<placeholder> I fixed it!

Tl;dr: we used a CMS whose licensing cost alone is in the tens to hundreds of thousands of NOK yearly just to avoid (a lot of) issues we had with Entity Framework and the database.

The back-end of our system started out using a regular .NET Web Api solution. Quite simple, free, and easily workable. Or so we thought.
It started out with some regular database connection issues. Usually to be expected, and we quickly got them fixed with some excellent assistance from Amr on the FitTeam.
Then creating tables with proper keys became an issue, and we got that fixed in what we still think is the correct and intended way.
Then all hell broke loose.

Issues upon issues descended upon us, database deciding not to cooperate, our inexperience with Entity Framework became apparent, foreign keys not enjoying being foreign keys, and thus the path to hell was paved with good intentions and lots of swearing.
In hindsight, the back-end development should have been titled "Abandon hope all ye who enter here"

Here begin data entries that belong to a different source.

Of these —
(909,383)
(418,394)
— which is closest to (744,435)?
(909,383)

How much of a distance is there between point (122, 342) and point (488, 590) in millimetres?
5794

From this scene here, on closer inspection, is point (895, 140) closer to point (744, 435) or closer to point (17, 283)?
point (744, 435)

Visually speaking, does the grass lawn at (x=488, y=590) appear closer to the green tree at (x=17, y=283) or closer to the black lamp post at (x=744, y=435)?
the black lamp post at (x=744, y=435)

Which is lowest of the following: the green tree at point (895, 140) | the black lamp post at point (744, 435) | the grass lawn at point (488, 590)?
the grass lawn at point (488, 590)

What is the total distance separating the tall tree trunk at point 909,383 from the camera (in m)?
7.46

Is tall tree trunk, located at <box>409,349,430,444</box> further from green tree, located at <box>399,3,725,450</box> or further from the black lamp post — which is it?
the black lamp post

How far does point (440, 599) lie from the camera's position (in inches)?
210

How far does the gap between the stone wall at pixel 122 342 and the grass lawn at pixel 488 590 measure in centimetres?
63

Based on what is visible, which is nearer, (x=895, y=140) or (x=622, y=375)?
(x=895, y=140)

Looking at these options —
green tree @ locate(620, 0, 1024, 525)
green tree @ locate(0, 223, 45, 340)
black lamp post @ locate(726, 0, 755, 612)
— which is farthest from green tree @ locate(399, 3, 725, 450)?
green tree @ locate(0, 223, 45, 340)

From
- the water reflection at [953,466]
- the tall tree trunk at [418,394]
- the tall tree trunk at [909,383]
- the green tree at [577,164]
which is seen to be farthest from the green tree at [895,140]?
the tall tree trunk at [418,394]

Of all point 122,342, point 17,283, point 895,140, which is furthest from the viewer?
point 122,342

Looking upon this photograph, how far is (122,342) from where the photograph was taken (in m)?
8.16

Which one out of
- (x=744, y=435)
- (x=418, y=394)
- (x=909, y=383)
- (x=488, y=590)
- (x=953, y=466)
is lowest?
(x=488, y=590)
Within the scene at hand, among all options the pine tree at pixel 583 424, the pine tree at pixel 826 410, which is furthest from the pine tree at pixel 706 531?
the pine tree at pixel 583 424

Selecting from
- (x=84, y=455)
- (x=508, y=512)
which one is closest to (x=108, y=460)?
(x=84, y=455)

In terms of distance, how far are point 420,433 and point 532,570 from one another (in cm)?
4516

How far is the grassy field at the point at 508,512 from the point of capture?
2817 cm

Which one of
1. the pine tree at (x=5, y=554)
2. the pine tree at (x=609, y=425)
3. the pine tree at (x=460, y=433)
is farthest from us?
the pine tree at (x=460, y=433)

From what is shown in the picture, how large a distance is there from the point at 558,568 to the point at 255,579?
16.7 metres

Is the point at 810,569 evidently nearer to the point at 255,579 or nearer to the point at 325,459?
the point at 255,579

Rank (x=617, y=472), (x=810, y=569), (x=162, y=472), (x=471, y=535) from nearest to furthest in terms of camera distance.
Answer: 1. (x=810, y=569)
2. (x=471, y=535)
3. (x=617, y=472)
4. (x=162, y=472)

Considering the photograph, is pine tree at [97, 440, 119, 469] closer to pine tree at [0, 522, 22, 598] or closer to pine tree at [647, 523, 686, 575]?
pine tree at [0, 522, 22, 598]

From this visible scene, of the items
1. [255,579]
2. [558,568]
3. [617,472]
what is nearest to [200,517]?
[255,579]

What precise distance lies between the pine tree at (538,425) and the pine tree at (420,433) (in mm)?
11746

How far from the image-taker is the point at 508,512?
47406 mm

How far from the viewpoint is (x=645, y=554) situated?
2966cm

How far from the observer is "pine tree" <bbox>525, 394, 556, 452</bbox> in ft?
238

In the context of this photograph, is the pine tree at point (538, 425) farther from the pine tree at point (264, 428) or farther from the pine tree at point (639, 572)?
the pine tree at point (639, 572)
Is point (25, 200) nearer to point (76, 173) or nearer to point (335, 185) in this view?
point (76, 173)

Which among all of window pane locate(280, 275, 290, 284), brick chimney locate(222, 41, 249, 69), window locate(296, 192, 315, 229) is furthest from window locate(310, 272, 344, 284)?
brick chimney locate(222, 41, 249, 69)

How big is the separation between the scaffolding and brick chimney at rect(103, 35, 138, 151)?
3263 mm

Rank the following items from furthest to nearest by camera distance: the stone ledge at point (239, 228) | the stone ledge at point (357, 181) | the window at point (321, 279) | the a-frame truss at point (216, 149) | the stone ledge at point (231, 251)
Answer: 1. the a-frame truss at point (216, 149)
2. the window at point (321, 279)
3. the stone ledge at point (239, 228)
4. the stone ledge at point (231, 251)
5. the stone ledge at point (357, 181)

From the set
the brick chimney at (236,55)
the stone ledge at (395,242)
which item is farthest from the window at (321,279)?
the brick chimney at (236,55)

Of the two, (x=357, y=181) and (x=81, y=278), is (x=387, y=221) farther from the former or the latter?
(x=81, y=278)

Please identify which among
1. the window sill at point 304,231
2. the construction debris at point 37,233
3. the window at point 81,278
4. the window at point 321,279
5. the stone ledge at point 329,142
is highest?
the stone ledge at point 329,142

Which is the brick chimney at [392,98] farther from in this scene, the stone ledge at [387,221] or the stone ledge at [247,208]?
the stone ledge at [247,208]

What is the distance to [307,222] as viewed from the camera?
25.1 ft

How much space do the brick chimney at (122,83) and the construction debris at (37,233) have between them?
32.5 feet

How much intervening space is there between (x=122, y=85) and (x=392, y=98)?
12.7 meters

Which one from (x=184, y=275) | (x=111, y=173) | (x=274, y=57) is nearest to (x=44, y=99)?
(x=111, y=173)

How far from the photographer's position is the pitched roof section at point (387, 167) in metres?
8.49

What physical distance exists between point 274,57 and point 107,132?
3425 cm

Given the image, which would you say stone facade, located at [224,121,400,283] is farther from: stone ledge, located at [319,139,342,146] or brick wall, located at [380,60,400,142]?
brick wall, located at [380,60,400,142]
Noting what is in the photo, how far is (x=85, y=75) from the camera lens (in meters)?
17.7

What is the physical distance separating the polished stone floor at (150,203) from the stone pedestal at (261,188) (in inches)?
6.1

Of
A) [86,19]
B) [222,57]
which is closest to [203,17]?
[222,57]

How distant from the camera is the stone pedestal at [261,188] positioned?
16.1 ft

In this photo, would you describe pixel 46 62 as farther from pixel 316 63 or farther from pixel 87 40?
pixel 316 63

The last straw was when the database decided to refuse storing and updating objects.

Our fix? We recreated the Web Api using EPiServer, a total CMS/Commerce/Search/etc. solution, which costs in the tens to hundreds of thousands of norwegian kroners per year. This is what us two back-end guys usually work with. The most embarrassing thing is, it worked flawlessly. We had the full API up and running in about two hours, including some database deployment issues with the test server.

In other words, we used a dev version of the CMS, adding some major bloat to the solution and using the CMS pagetypes for models, just to completely avoid the CMS and things that makes EPiServer good. All this, just to avoid Entity Framework.

The best thing. It works flawlessly.